Excerpted text:
Agricultural Research Service

Title: Oxalate Content of Soybean Seeds (Glycine Maxi Leguminosae), Soyfoods and Other Edible Legumes

Authors
item Massey, Linda - WASHINGTON STATE UNIV
item Palmer, Reid
item Horner, Harry - ISU

Submitted to: Journal of Agricultural and Food Chemistry
Publication Type: Peer Reviewed Journal
Publication Acceptance Date: October 11, 2001
Publication Date: December 2, 2001
Citation: MASSEY, L.K., PALMER, R.G., HORNER, H.T. OXALATE CONTENT OF SOYBEAN SEEDS (GLYCINE MAXI LEGUMINOSAE), SOYFOODS AND OTHER EDIBLE LEGUMES. JOURNAL OF AGRICULTURAL AND FOOD CHEMISTRY. 2001. v. 49. p. 4262-4266.

Stored data
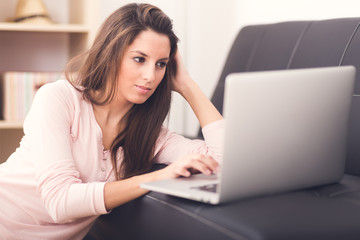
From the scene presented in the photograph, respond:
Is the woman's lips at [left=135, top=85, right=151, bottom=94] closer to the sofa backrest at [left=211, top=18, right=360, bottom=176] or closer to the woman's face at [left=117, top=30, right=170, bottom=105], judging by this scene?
the woman's face at [left=117, top=30, right=170, bottom=105]

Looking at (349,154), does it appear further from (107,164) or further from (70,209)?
(70,209)

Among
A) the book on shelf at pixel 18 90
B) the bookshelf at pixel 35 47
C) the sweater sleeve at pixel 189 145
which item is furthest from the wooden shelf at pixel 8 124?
the sweater sleeve at pixel 189 145

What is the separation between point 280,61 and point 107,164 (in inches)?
31.1

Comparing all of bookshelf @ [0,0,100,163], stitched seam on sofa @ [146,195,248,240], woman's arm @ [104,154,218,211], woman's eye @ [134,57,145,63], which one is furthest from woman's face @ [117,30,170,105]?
bookshelf @ [0,0,100,163]

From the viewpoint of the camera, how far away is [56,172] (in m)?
1.36

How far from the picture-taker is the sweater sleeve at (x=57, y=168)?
4.43 ft

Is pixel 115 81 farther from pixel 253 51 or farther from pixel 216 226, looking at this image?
pixel 253 51

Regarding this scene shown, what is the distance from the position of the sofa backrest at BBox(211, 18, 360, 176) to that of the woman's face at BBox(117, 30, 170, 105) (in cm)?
59

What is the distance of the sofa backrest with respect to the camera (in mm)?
1715

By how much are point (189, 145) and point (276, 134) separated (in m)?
0.63

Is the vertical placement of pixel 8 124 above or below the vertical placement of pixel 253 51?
below

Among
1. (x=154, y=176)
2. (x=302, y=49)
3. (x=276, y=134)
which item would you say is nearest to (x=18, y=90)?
(x=302, y=49)

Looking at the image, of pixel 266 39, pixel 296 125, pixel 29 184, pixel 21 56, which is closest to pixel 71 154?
pixel 29 184

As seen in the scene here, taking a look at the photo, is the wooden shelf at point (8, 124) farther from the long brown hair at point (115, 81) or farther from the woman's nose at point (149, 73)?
the woman's nose at point (149, 73)
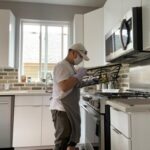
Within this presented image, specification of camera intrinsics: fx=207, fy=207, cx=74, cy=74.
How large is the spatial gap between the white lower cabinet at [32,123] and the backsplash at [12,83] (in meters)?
0.62

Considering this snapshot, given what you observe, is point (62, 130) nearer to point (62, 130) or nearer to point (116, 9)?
point (62, 130)

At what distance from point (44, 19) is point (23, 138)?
2.19 m

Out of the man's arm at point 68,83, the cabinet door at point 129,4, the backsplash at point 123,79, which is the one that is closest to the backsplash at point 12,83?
the backsplash at point 123,79

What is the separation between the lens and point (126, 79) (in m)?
2.83

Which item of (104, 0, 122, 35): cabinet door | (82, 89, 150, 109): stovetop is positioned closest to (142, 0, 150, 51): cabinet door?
(82, 89, 150, 109): stovetop

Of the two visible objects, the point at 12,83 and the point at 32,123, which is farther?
the point at 12,83

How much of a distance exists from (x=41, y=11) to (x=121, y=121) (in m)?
3.14

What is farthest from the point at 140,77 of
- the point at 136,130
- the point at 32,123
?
the point at 32,123

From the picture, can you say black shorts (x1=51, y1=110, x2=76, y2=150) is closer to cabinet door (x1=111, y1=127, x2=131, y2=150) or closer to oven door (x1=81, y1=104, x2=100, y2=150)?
oven door (x1=81, y1=104, x2=100, y2=150)

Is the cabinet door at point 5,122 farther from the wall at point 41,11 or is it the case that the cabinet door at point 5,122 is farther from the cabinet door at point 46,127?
the wall at point 41,11

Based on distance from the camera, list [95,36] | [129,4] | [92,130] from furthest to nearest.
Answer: [95,36], [92,130], [129,4]

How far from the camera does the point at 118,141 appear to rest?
141 centimetres

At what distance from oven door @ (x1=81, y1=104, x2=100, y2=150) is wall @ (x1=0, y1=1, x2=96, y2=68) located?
219cm

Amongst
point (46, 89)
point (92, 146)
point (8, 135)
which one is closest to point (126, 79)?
point (92, 146)
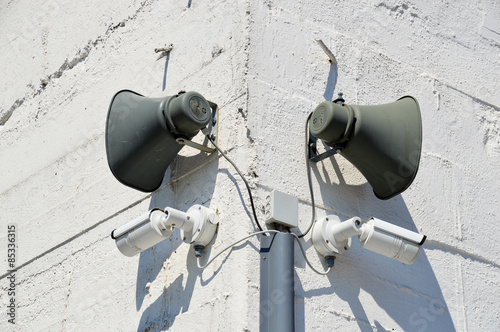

Work order 1:
Write out the stretch of the soybean oxalate entry from "Agricultural Research Service" through "49. p. 4262-4266.".
Work order 2:
According to the soybean oxalate entry, on what date was the publication accepted?
The records are separate material, unrelated to the soybean oxalate entry.

Task response 1:
Agricultural Research Service

Title: Oxalate Content of Soybean Seeds (Glycine Maxi Leguminosae), Soyfoods and Other Edible Legumes

Authors
item Massey, Linda - WASHINGTON STATE UNIV
item Palmer, Reid
item Horner, Harry - ISU

Submitted to: Journal of Agricultural and Food Chemistry
Publication Type: Peer Reviewed Journal
Publication Acceptance Date: October 11, 2001
Publication Date: December 2, 2001
Citation: MASSEY, L.K., PALMER, R.G., HORNER, H.T. OXALATE CONTENT OF SOYBEAN SEEDS (GLYCINE MAXI LEGUMINOSAE), SOYFOODS AND OTHER EDIBLE LEGUMES. JOURNAL OF AGRICULTURAL AND FOOD CHEMISTRY. 2001. v. 49. p. 4262-4266.

Task response 2:
October 11, 2001